Similarly, last year with Barrell Tree Consultancy we held a conference based on the University of Manchester's research concerning using trees to climate-proof our cities. The vision here was to use the conference as a vehicle to optimise national policy on urban canopy cover. We recognised that arborists have a key contribution to ensuring that large trees are planned for and retained in urban environments. A year on, we are working with the Forestry Commission in stage two of this highly successful initiative. This will be our 15th conference. It will be held this November and is to be chaired by the Forestry Commission's Director General, Tim Rollinson. It will focus on existing and emerging policies and on how to make urban canopy cover part of the wider climate adaptation movement. Speakers include Professor John Handley OBE, the country's leading expert on urban regeneration, and, we hope, Boris Johnson, Mayor of London.

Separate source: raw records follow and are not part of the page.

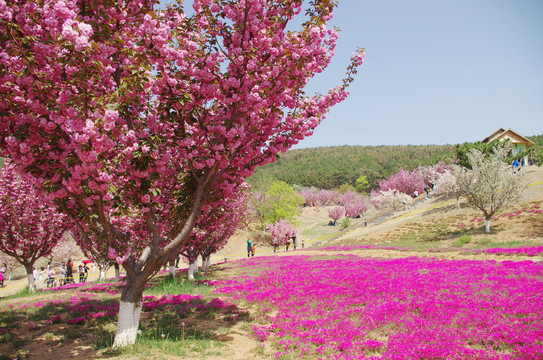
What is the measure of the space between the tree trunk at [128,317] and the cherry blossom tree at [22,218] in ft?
36.3

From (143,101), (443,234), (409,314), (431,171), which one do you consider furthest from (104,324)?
(431,171)

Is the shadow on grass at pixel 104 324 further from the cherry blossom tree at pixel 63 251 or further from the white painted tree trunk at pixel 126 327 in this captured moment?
the cherry blossom tree at pixel 63 251

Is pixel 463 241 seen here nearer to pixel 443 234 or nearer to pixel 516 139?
pixel 443 234

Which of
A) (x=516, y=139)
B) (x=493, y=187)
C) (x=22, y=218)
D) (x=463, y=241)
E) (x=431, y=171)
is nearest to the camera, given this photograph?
(x=22, y=218)

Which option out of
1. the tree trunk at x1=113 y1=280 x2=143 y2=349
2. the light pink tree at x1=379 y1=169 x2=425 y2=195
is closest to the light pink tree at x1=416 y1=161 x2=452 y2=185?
the light pink tree at x1=379 y1=169 x2=425 y2=195

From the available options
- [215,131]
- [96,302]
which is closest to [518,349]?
[215,131]

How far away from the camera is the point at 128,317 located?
6891mm

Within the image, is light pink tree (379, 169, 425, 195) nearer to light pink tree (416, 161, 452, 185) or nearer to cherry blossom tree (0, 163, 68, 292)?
light pink tree (416, 161, 452, 185)

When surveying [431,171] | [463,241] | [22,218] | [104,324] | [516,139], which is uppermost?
[516,139]

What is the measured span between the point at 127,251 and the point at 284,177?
131m

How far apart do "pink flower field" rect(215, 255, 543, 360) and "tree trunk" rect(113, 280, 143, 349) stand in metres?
→ 3.07

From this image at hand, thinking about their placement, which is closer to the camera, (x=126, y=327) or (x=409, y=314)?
(x=126, y=327)

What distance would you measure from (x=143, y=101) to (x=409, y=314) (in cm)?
874

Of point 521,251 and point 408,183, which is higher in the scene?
point 408,183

This is how we work: each conference starts with an idea - for example, trees and human survival. We explore the important issues behind the idea, look at where we can get sound and solid knowledge about it, track down the field's leading thinkers and most influential people, and over several months persuade them to come and speak at the conference, as well as write a paper for it. For example, the latest conference idea came from an unusual paper on olive trees in Palestine in the Arboricultural Journal. The concept of trees meaning human survival struck a chord with TEP, which maintains close links with Tree Aid, founded by Neville in 1987 as a response to the famine in Africa. We decided to extend the concept to look at trees and conflict resolution and at projects growing fruit trees instead of opium poppies in Afghanistan. It also gave us the opportunity to work more closely with Dr Mark Johnston of Myerscough College who is writing a book on trees and the Troubles in Northern Ireland. The breadth of Mark's knowledge is reflected in his recent Award of Merit, the highest honour from the International Society of Arboriculture. The conference will be held at the RSA, London, on 3 November.

It is the process of putting together a conference that, either by chance or through the sheer challenge of doing it, places us in the privileged position of having an overview of the influences in and around the tree profession and industry.

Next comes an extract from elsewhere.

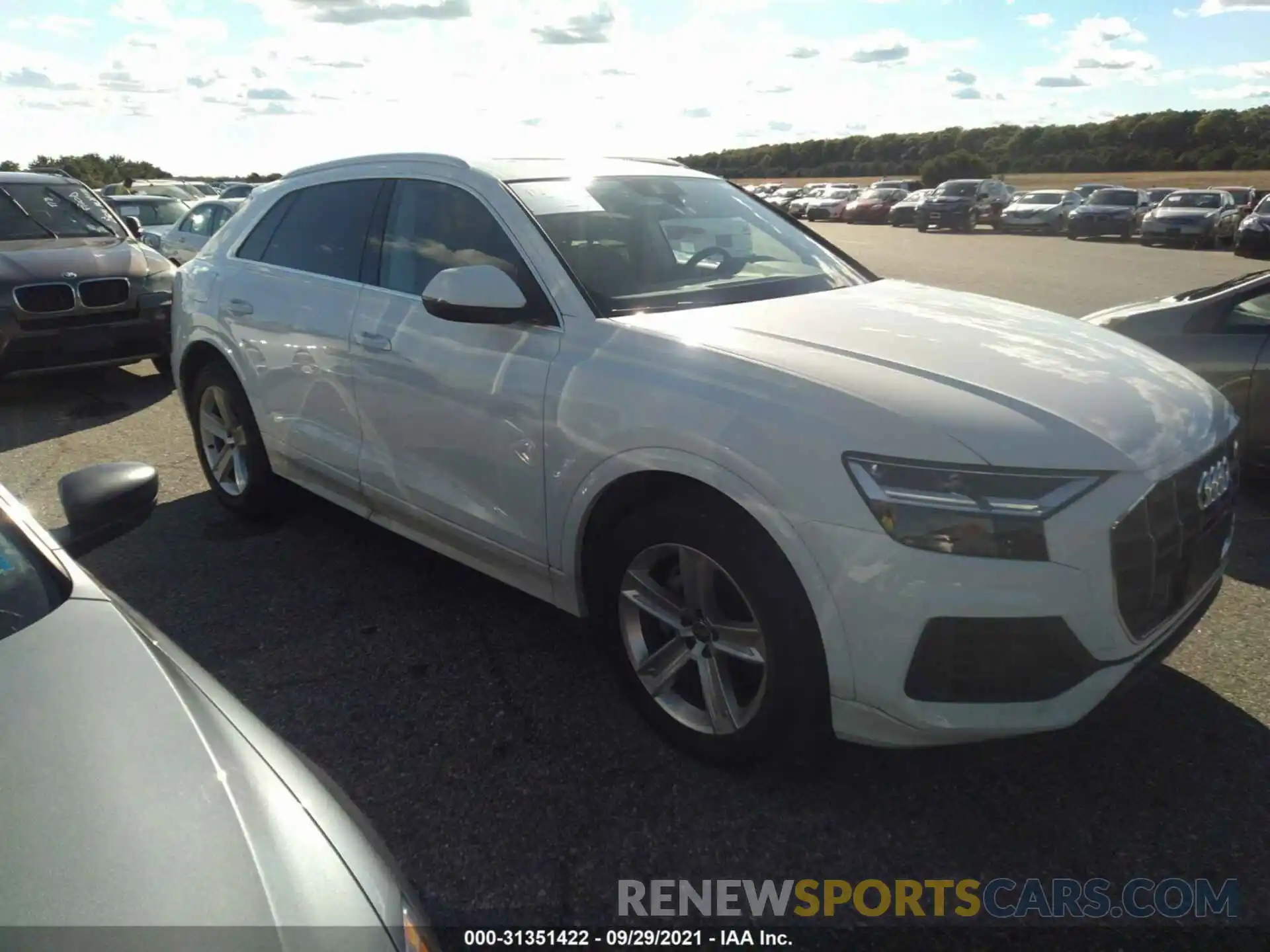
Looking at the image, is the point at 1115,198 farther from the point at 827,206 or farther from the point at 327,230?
the point at 327,230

One of the biggest influences on what happens to the nation's treed ecosystems comes from the utility companies: the cable and pipe layers, the road diggers, the rail track owners. For 2010 we are planning a conference with Dealga O'Callaghan at Central Networks (part of energy company E-On), exploring how arboriculture can work with the utilities to establish sound conservation arboriculture principles and practices at a nationwide level.

The conferences give us the chance to explore areas one wouldn't otherwise have time to investigate. We can pursue lines of enquiry on behalf of others who are busy working within commercial or organisational practices. We know, for example, that there are people out there working on evapotranspiration. Hydrology is fundamental to trees, but we don't have much time to explore it. So water and trees is a theme for 2010.

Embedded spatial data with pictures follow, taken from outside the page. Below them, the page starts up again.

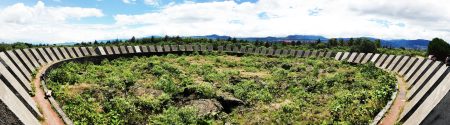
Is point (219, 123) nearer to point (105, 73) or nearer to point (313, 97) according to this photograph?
point (313, 97)

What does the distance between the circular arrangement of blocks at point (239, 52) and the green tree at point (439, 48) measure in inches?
524

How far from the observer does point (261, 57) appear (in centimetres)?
3972

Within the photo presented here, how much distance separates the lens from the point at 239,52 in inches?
1650

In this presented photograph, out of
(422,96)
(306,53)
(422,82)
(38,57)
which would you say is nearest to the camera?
(422,96)

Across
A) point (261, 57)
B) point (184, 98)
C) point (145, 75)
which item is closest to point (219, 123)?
point (184, 98)

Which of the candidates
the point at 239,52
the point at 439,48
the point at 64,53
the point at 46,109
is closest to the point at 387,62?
the point at 239,52

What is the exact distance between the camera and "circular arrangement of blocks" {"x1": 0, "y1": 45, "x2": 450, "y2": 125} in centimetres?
1011

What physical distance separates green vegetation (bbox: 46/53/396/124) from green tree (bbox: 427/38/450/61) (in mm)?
19190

I'm constantly surprised by how much I've learnt about trees and arboriculture through organising these conferences and I am happy to have come back to trees after some years away. The organising is always a steep learning curve and there's a lot to do. Hardest of all is accepting that you can't do everything yourself and you can't get anyone else to do it for you either. However, apparently there are no problems, only solutions, so to solve this challenge I'm learning ventriloquism and cross-dressing for those moments when a Mini Me just isn't enough. And the future looks ... all I can see is trees.